Die drei wichtigsten natürlich vorkommenden Östrogene bei Frauen sind Östron (E1), Östradiol (E2) und Östriol (E3). E2 ist das vorherrschende Östrogen während der Fortpflanzungszeit, sowohl in Bezug auf die absoluten Serumspiegel als auch in Bezug auf die östrogene Aktivität.3 In der Menopause kommt es zu einem dramatischen Rückgang der E2-Produktion, so dass Östron das vorherrschende zirkulierende Östrogen ist. Estriol ist das wichtigste Schwangerschaftsöstrogen, spielt aber bei nicht schwangeren Frauen oder Männern keine bedeutende Rolle.3 Die E2-Konzentration bei Männern ist viel niedriger als bei Frauen im reproduktiven Alter. Alle Östrogene werden durch das Enzym Aromatase aus Androgenvorstufen synthetisiert.3,5 Aromatase wandelt die androgenen Substrate Androstendion, Testosteron und 16-Hydroxytestosteron in die entsprechenden Östrogene um: Estron, Estradiol und Estriol.5 E2 wird hauptsächlich in den Eierstöcken und Hoden durch Aromatisierung von Testosteron gebildet.3 Eine geringere Menge E2 wird in den Nebennieren und an einigen peripheren Stellen, vor allem im Fettgewebe, produziert. Der größte Teil des zirkulierenden Estrons stammt aus der peripheren Aromatisierung von Androstendion (hauptsächlich in der Nebenniere). E2 und E1 können ineinander umgewandelt werden, und beide werden durch Hydroxylierung und Konjugation inaktiviert. E2 weist die zwei- bis fünffache biologische Potenz von E1 auf.3

Die Bedeutung der E2-Bestimmung und die Notwendigkeit zuverlässiger und genauer Östradiolmessungen im gesamten Analysebereich werden in mehreren neueren Veröffentlichungen hervorgehoben.6-8 LabCorp bietet ein empfindliches Östradiol mittels LC/MS (140244) an. Die Messung von E2 im Serum spielt eine wichtige Rolle bei der Beurteilung der Reproduktionsfunktion bei Frauen und bei der Bewertung von Unfruchtbarkeit, Oligomenorrhoe und Menopausenstatus. E2 wird üblicherweise zur Überwachung der Ovulationsinduktion sowie bei der Vorbereitung auf eine In-vitro-Fertilisation gemessen. Aufgrund der relativ hohen Serumkonzentrationen von E2 bei diesen Patienten erfüllen leicht verfügbare automatische Immunoassay-Methoden mit mäßiger Empfindlichkeit die klinischen Anforderungen.

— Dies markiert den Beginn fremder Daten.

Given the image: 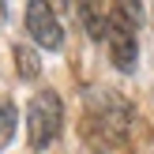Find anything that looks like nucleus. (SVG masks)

Erwachsene Frauen. Bei prämenopausalen Frauen bestimmen die E2-Spiegel zusammen mit den Spiegeln des luteinisierenden Hormons (LH) und des follikelstimulierenden Hormons (FSH) das Stadium des Menstruationszyklus.3 Die E2-Spiegel sind in der frühen Follikelphase am niedrigsten und steigen allmählich an. Zwei bis drei Tage vor dem Eisprung beginnt der Estradiolspiegel sehr viel schneller anzusteigen und erreicht kurz vor dem Eisprung seinen Höhepunkt. Dieser dramatische Anstieg des zirkulierenden E2-Spiegels führt zu einem Anstieg von LH und FSH. Der E2-Spiegel sinkt während der Ovulationsphase leicht ab und steigt dann wieder allmählich bis zur Mitte der Lutealphase an, um schließlich wieder auf die frühen Follikelspiegel zu sinken.

Die Bestimmung des E2-Spiegels ist für die Beurteilung von Hypogonadismus und Oligomenorrhoe bei Frauen nützlich. Eine verminderte ovarielle Östrogenproduktion wird als hypergonadotrop oder hypogonadotrop eingestuft, je nachdem, ob die Erkrankung gonadalen oder hypophysären/hypothalamischen Ursprungs ist.9-11 Die Messung der Gonadotropine (LH und FSH) ist von grundlegender Bedeutung für die Unterscheidung dieser beiden Zustände mit niedrigem Östradiolspiegel. Die Hauptursachen für eine primäre Gonadeninsuffizienz (hypergonadotrop) sind genetisch bedingt (Turner-Syndrom, familiäre vorzeitige Ovarialinsuffizienz), autoimmun (autoimmune Ovarialinsuffizienz, autoimmunes polyglanduläres endokrines Insuffizienzsyndrom Typ II) und toxisch (im Zusammenhang mit Chemo- oder Strahlentherapie bei malignen Erkrankungen).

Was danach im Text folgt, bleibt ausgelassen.